One thing about travelling in the rainy season is that it rains. So we didn’t go see wild lemurs in the national park. We went to Lemurialand, a zoo. They had a spectacular array of tortoises with Bonaparte, Napoleon and Josephine stealing the show. They are enormous Seychelles tortoises. The males are easily more than a meter long, 60 cm high and fond of patting. Anita said their skin felt like soft old leather. Josephine will reach the age of reproduction in another ten years, when she’s 75. 

Yes, we saw lemurs. Their habitats were small and they had been trained to respond to a specific call for food — Maki Maki. They were not rewarded with bananas this particular morning. 

I was fascinated by the yang ylang distillery. It produces essential oils for Chanel, to be used in the famous Chanel No 5 perfume. Most of the extensive plantations are owned by an Indian businessman, who pays women one Euro per kilo for their pickings. Flowers are picked three times a week, and trees are continually pruned to keep the flowers accessible. They end up looking like twisted distorted swirls that belong outside of a haunted house. 

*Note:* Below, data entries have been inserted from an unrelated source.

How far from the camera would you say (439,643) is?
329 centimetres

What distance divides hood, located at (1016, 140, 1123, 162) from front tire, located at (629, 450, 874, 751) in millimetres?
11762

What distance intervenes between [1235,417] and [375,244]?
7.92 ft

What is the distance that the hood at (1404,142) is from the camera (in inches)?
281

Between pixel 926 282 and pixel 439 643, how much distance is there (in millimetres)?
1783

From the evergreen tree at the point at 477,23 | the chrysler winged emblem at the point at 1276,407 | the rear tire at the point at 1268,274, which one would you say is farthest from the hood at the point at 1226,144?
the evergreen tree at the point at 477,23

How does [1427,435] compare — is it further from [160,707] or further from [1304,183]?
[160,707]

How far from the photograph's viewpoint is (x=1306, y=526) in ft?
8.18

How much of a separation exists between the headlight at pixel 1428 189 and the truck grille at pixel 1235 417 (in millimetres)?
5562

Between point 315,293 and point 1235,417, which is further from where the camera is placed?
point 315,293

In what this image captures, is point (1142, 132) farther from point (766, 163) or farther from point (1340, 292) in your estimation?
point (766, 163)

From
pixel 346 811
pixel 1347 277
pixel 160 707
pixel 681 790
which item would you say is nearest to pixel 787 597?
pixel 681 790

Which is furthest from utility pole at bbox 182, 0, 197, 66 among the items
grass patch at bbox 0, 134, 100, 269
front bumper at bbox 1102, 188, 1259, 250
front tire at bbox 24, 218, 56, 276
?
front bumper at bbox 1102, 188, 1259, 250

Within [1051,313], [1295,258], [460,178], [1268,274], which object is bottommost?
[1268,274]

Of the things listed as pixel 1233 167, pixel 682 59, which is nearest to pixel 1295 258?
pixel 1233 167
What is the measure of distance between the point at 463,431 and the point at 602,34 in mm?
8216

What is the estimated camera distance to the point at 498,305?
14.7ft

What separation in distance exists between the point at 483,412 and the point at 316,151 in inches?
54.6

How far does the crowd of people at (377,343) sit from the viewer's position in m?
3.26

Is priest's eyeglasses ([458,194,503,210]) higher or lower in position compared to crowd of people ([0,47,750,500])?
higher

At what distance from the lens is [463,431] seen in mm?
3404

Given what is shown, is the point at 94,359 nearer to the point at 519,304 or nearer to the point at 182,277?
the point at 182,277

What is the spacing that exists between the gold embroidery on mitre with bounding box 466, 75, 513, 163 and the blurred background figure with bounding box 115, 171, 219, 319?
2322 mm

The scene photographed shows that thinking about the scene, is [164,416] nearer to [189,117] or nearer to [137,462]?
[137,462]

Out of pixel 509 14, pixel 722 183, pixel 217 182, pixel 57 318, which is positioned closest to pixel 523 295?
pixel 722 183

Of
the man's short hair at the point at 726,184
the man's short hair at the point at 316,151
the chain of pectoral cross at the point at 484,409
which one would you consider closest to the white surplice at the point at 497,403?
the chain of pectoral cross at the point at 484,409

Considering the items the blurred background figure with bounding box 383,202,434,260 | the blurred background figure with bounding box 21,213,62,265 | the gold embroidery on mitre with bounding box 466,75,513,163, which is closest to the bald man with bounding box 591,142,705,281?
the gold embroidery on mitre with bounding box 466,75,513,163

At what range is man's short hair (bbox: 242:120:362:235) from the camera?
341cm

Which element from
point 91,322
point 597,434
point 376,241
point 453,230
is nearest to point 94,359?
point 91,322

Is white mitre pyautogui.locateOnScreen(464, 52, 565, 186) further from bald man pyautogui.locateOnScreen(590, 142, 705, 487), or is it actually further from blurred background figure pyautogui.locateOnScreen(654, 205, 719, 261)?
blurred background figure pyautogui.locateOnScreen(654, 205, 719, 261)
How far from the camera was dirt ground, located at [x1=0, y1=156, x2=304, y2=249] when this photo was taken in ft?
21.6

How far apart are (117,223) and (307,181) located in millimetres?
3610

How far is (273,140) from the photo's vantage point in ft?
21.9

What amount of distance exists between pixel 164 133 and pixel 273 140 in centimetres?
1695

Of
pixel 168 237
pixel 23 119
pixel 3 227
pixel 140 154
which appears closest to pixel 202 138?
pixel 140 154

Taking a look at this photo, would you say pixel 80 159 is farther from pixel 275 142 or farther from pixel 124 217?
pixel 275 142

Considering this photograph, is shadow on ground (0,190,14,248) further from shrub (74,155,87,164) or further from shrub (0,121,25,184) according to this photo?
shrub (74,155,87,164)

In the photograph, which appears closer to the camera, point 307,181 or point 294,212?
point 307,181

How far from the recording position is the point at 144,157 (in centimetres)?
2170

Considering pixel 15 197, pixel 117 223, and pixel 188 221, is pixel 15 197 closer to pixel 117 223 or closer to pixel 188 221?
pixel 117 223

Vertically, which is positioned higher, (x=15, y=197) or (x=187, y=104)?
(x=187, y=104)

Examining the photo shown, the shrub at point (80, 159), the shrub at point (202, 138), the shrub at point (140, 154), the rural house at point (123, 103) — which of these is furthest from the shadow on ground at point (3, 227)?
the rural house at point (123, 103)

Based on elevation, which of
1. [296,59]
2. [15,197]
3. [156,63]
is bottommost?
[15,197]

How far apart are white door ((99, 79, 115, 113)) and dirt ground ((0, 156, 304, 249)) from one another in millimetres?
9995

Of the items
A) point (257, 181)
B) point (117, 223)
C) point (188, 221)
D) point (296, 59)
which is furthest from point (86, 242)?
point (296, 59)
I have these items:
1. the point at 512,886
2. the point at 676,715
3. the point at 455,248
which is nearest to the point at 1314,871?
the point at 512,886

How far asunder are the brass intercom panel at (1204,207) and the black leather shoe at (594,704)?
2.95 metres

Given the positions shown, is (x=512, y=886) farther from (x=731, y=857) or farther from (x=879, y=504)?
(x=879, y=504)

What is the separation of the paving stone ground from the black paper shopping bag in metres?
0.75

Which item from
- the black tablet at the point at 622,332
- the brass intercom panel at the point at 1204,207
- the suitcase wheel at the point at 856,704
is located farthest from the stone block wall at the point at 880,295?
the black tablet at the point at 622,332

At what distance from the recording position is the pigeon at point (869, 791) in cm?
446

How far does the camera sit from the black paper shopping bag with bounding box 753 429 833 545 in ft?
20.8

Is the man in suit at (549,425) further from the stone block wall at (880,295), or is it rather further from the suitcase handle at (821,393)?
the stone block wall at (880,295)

The distillery workers put five parts of blossoms to three parts of water and pressure cook it. The distillate is pure and smells divine. 

The distillery was part of the zoo complex, an odd coupling to my western eyes. 

After that, we visited the fresh food market and learned that vegetables are not grown on Nosy Be. All are imported. There’s fruit, chicken, goats and zebu as well as a productive fishing industry. There used to be a sugar cane factory and rum distillery but these closed in 2004. 


Anita with Napoleon and Bonaparte, two Seychelles tortoises, at Lemurialand.


A ylang ylang tree, with its strong pruning that ensures that it’s easy to pick the yellow flowers.